Almost 60 percent of shoppers plan on spending between $100 and $750 this holiday season, according to A.T. Kearney’s 2018 Holiday Shopping Survey, which polled 1,000 shoppers about how their 2017 experience would influence their spending in 2018. Interestingly, in what's perceived as a bullish consumer market, comparatively few respondents plan to spend more than they did last year, with about half saying they plan on spending about the same amount as they did in 2017. In fact, respondents told A.T. Kearney they're more likely to spend less than last year.
Seventy-three percent of respondents plan on doing some holiday shopping between Cyber Monday and mid-December, and 39 percent plan to do more than 20 percent of their total shopping during the period. While getting “the best deal” was the primary driver of respondent motivation (57 percent), practical considerations were right behind the hunt for that elusive biggest discount. Forty-five percent of consumers indicated they would shop early to avoid the rush and long lines. Thirty-four percent of respondents indicated they wanted to make sure their items could be delivered on time, and an equal number expressed concerns about avoiding potential out-of-stocks.
In-store and online retailers were the top-ranked shopping venues. More than three-quarters of respondents plan to spend at least the same amount this year in-store and on websites as they did last year. Almost half of respondents pick mass retailers like Walmart or Target as their top shopping choice, motivated primarily by low prices and wide selection.
Few respondents plan to do their entire shopping online. However, almost as many plan to shop both online and in-store (41 percent) as plan to do the entirety of their shopping in-store (43 percent).
Nearly three out of four respondents (73 percent) indicated they planned on purchasing apparel and footwear during the holiday period. In addition to apparel, the “Top Five Holiday Demand” category was rounded out by toys (57 percent); electronics (55 percent); home, kitchen and garden (49 percent); and beauty and personal care (47 percent).
Respondents reported having a wide variety of unsatisfactory in-store shopping experiences last year, including long lines (84 percent); aggressive crowds (67 percent); out-of-stock items (67 percent); and poor service (57 percent).

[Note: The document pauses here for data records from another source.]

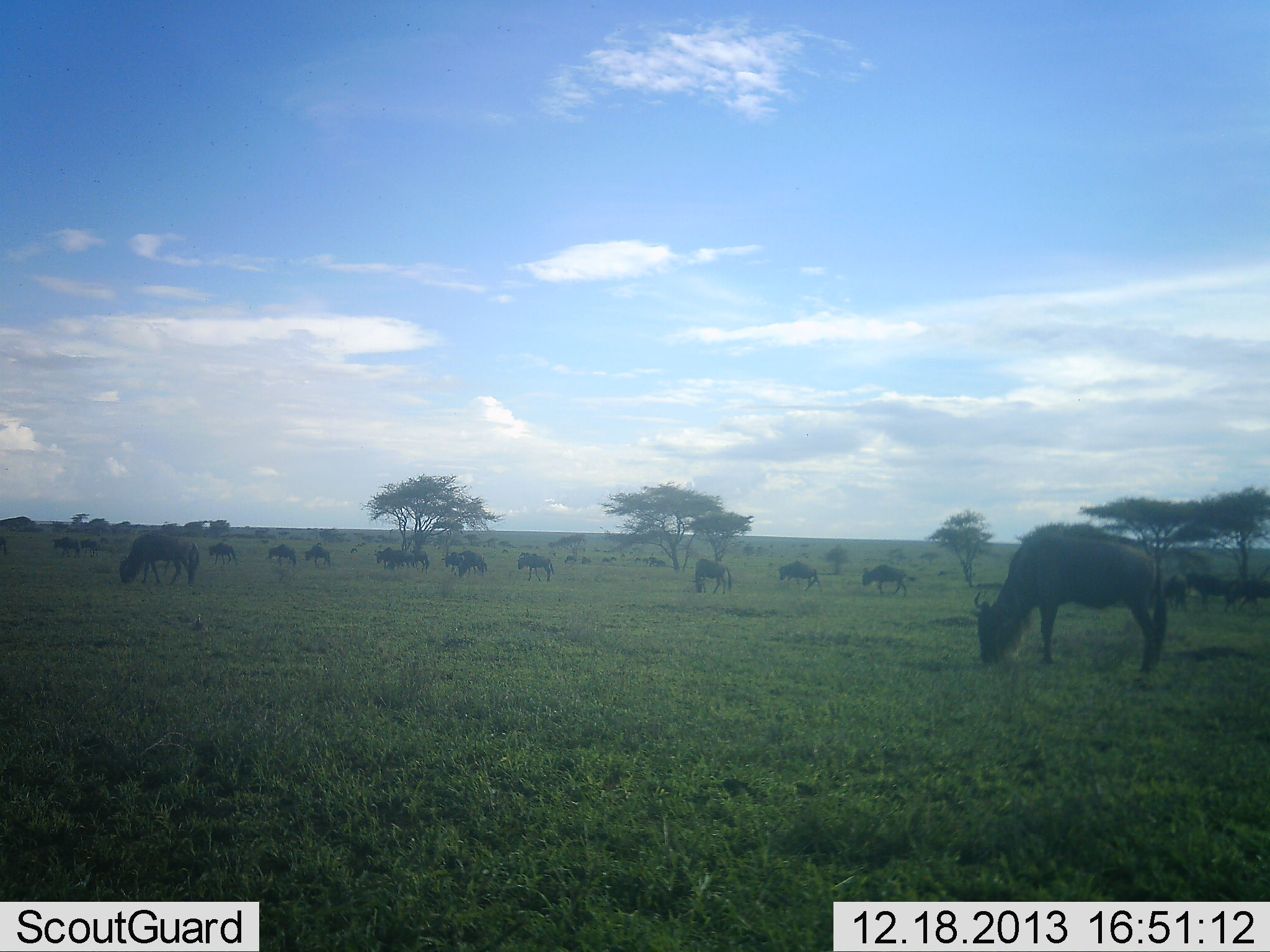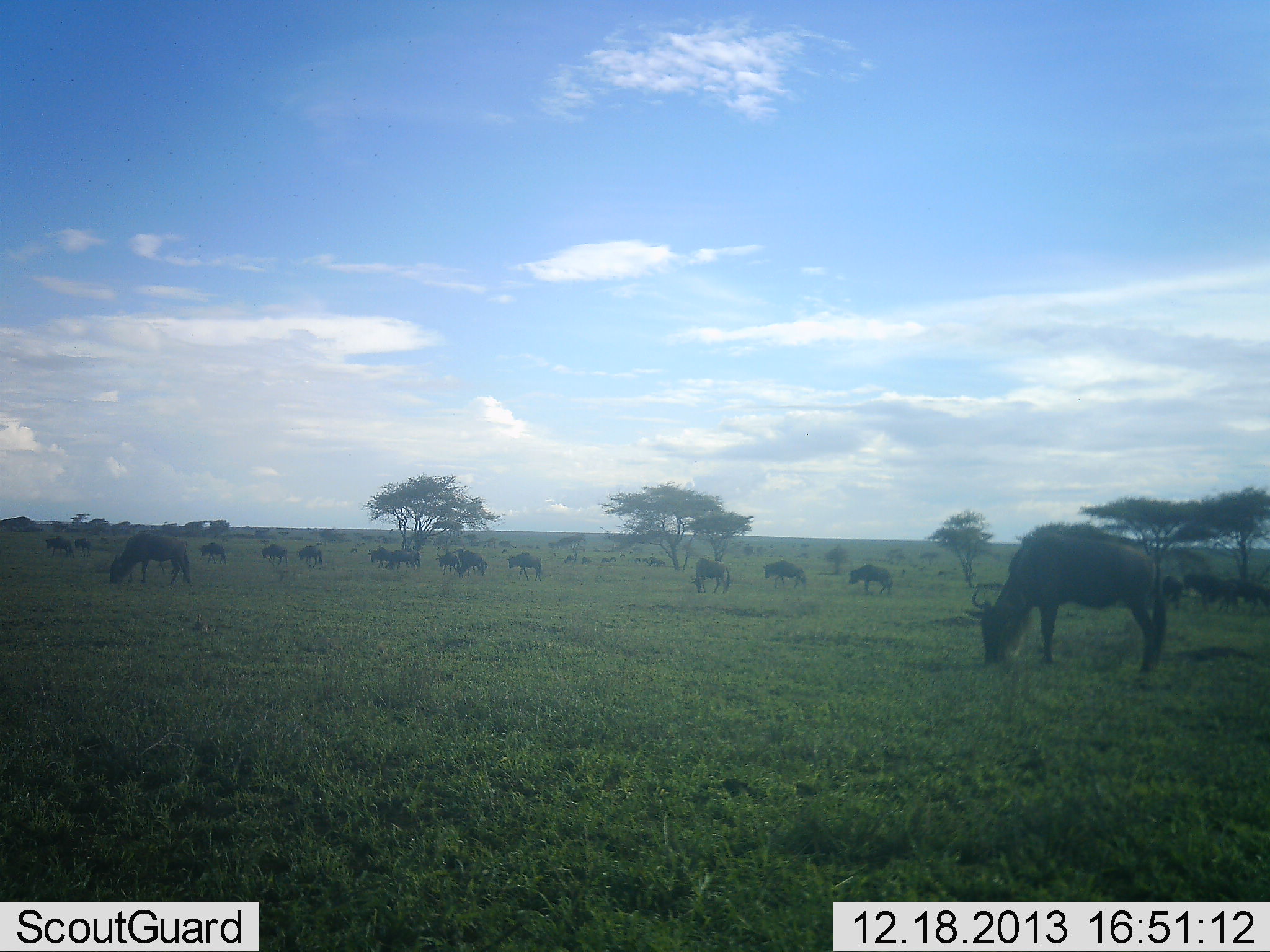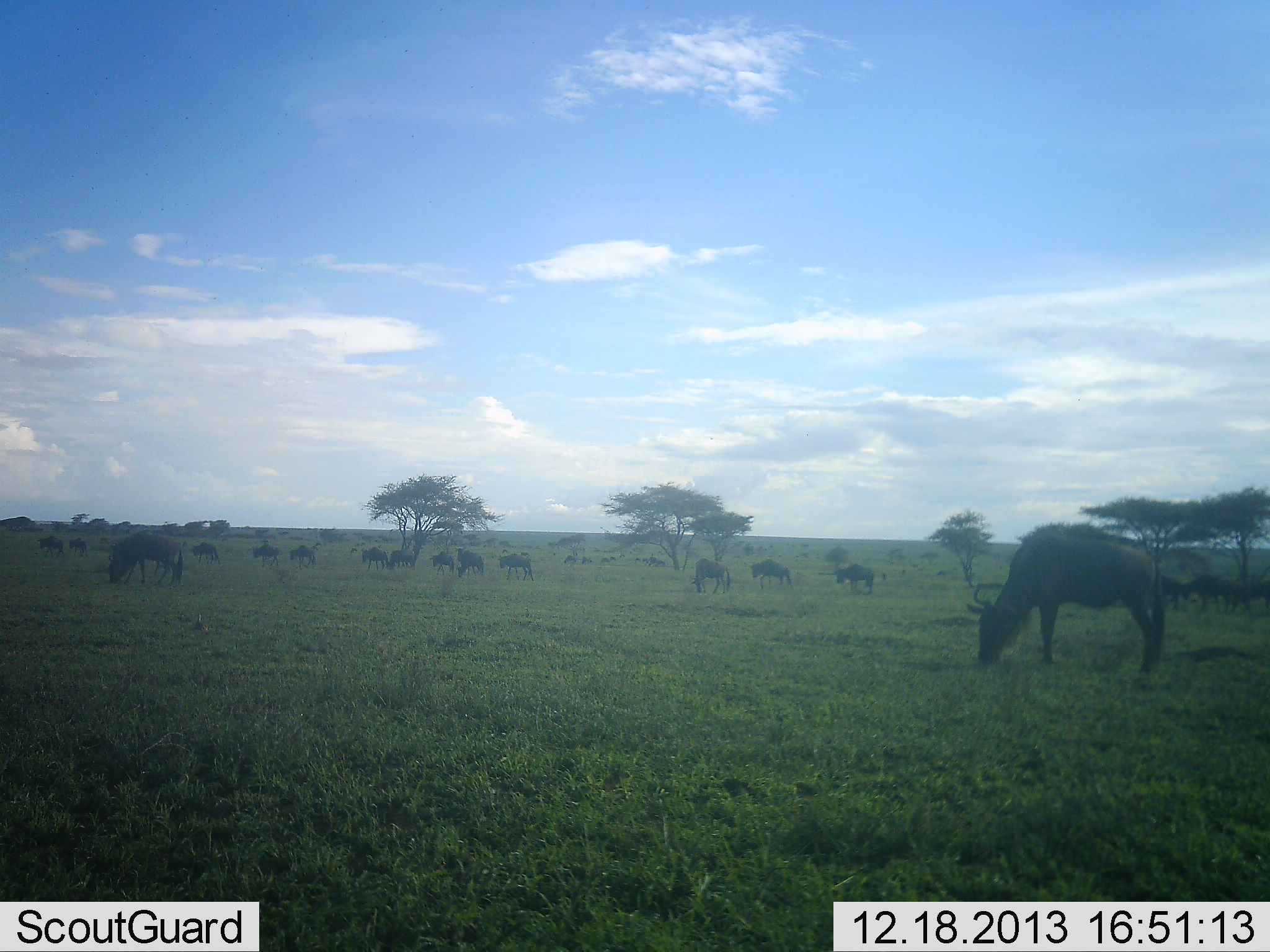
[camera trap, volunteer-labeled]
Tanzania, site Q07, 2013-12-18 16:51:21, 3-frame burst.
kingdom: Animalia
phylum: Chordata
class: Mammalia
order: Artiodactyla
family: Bovidae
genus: Connochaetes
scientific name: Connochaetes taurinus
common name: blue wildebeest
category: wildebeest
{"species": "wildebeest (blue wildebeest) (Connochaetes taurinus)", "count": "11-50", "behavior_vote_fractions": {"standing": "60%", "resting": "0%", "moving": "60%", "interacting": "0%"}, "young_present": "0%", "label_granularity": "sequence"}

Over 60 percent of respondents said they're willing to change where they shop based on negative experiences last year, with long lines and out-of-stock issues the top drivers for switching behavior. Twenty-three percent of those surveyed indicated they will be shifting their primary buying online and/or mobile as a result of bad in-store experiences, while only 14 percent said they would shift their spending primarily in-store.
Online shoppers reported similar complaints when it comes to out-of-stocks, the largest problem respondents identified in terms of their 2017 holiday e-commerce experience.
That said, complaints were more common in-store vs. online for every major retail format, and shoppers said they were 65 percent more likely to report issues in-store compared to online.
So, what should retailers do to maximize holiday sales?
It all starts with atoning for the sins of 2017 by attacking those long lines and out-of-stock complaints through a combination of both human and operational remedies.
Low unemployment and increased job creation have created a very tight holiday labor market — in a year when retailers will be adding about 10 percent more holiday workers than they did in 2017.
It’s a tight labor market and retailers are doing whatever they can to attract talent. Amazon.com has been forced to raise its minimum wage to $15 an hour. Macy’s is offering seasonal workers a bonus program similar to what full-time staffers receive. And Target has set aside approximately $2 million for employee raffles and discounts. This year, Kohl’s and J.C. Penney actually began hiring seasonal workers as early as June. Still others like Walmart are again offering year-round employees extra hours during the holiday season.
Of course, there are also non-labor-based solutions for some of these issues. Automation and supply chain efficiencies can help offset the impact of labor shortages. For example, retailers might consider making self-checkouts available or increasing the number of self-checkouts in operation. Over half of respondents reported they're likely to use self-checkout terminals this holiday season. Target has also invested in automated cash counting machines, and Walmart has piloted automation for detecting out-of-stocks.
Whatever the remedy, the message to retailers is clear: Whether you address consumer concerns through human solutions or by designing technological workarounds, consumers are going to be more impatient and less forgiving than they were in past years.
And in a year when those shoppers have more money in their wallets and are more open to spending it, not giving them what they want could be a very expensive mistake.